[Sca-cooks] Officially serving modern food at SCA events

Terry Decker t.d.decker at att.net
Tue Jan 29 20:34:27 PST 2013


These days I wonder if period potatoes are being served at feasts in the 
rural reaches of the Outlands.  I have had a presentation entitled "Batatas 
and Papas -- Potatoes and the SCA Feast,"  which is revised every couple of 
years as I find more sources and which contains late period recipes for 
sweet potatoes and white potatoes.  I presented the latest revision at the 
last Known World Cooks and Bards and had a couple of comments from some of 
the good rural folk that the local meat and potatoes crowd were going to be 
having a little more period feast in future.

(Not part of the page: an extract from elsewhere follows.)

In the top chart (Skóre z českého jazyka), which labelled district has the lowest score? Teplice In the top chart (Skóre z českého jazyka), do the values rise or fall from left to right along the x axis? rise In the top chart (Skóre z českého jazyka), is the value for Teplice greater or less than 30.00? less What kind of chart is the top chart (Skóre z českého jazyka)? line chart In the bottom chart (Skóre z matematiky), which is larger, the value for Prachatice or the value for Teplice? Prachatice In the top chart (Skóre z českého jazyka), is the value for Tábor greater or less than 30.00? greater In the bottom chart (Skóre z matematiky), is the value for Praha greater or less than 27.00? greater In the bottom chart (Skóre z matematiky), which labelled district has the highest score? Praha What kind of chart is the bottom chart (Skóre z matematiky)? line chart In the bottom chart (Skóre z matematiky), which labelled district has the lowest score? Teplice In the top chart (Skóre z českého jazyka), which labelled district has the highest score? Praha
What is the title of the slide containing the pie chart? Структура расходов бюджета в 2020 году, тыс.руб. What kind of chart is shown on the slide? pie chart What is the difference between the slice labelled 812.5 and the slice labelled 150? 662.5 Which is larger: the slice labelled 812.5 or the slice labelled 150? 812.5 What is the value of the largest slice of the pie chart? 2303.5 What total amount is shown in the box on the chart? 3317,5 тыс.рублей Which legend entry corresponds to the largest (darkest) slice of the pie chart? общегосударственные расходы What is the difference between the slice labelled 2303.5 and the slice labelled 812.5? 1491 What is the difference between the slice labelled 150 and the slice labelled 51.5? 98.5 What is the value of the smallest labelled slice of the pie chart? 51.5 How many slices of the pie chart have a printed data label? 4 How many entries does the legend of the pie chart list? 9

At the same talk, Duke Cariadoc asked a very interesting question, "When did 
sweet potatoes reach the Islamic world?"  The answer so far, is that it 
appears sweet potatoes arrived in Moslem West Africa as part of the 
Portuguese slave trade early in the 16th Century.  Slightly later, they were 
introduced into India via the spice trade, such that by the early 19th 
Century, they were a major crop in Mughal India.  Introduction into North 
Africa and the Middle East is far more nebulous, but I suspect that it may 
have arrived via the Red Sea and Persian trade.  Other possibilities are by 
caravan from West Africa or via the spice trade from Italy.  I'll make this 
revision when I locate some solid references.

Bear


> Soups and roasts are as period as they generally want their food to be - 
> give them their potatoes and corn and they are happy. So, our fledgling 
> culinary guild has a lot of educating to do.